Labour divisions widening over Syria bombing row


Deep divisions in the Labour Party continue to spiral amid warnings of recriminations for MPs supporting David Cameron's plans to extend military action against Islamic State (IS) into Syria.

RAF war planes are gearing up to launch air strikes against the militants in their heartland and parliamentary schedules are being cleared on Wednesday to allow MPs a full debate on the plans.

Shadow foreign secretary Hilary Benn, who is at odds with leader Jeremy Corbyn over intervention, said the danger IS - also known as Isis, Isil and Daesh - posed to the UK meant he was backing the government.
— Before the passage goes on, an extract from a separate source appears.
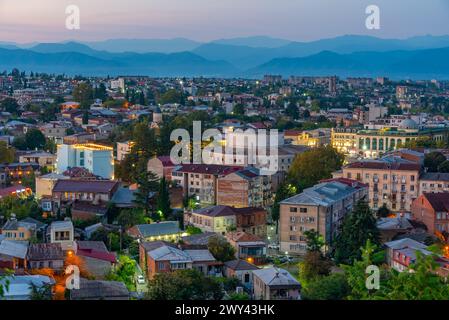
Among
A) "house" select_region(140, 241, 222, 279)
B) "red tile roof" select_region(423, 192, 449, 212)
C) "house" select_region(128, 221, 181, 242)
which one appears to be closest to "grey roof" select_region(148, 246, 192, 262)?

He told BBC Radio 4's Today programme: "I have reached the conclusion that we need to take this action because there is a clear and present threat from Isil/Daesh."

Mr Corbyn was forced to give Labour MPs a free vote in the face of a threatened revolt during a stormy meeting of the shadow cabinet.

The climbdown was seen at Westminster as a crushing humiliation for the Labour leader - who was reportedly shouted at by shadow ministers - after he made clear at the weekend he would decide whether the party's MPs would be whipped or allowed to vote with consciences.

Mr Benn said it was "to the great credit of Jeremy as a leader" that he had allowed a free vote. "People of principle can reach different decisions about how to deal with the threat," he said.

Asked about speculation he could replace Mr Corbyn as party leader, he replied: "I have no interest in leading the Labour Party. I'm doing my job as shadow foreign secretary to the best of my ability."

Shadow energy minister Clive Lewis, a close ally of the leader, warned that if the war "extends with no ends" the party would be looking at who voted in favour of action and "when the blame is apportioned, step forward".

He said: "If there are members of the PLP that want to bomb in Syria and vote with the Tories, then on their heads be it."

Conservative MP David Davis said former Stop the War Coalition chairman Mr Corbyn's decision to allow a free vote had handed a majority to the Prime Minister.

He told Today: "The thing that's triggered this has been Jeremy Corbyn's decision to have a free vote on this, the Labour Party disunity.

"However you want to put it, that's what's given David Cameron a guaranteed majority."

It is thought the first bombing missions could take place before the end of the week if the Commons votes on Wednesday in favour of extending the current action against IS in Iraq into neighbouring Syria.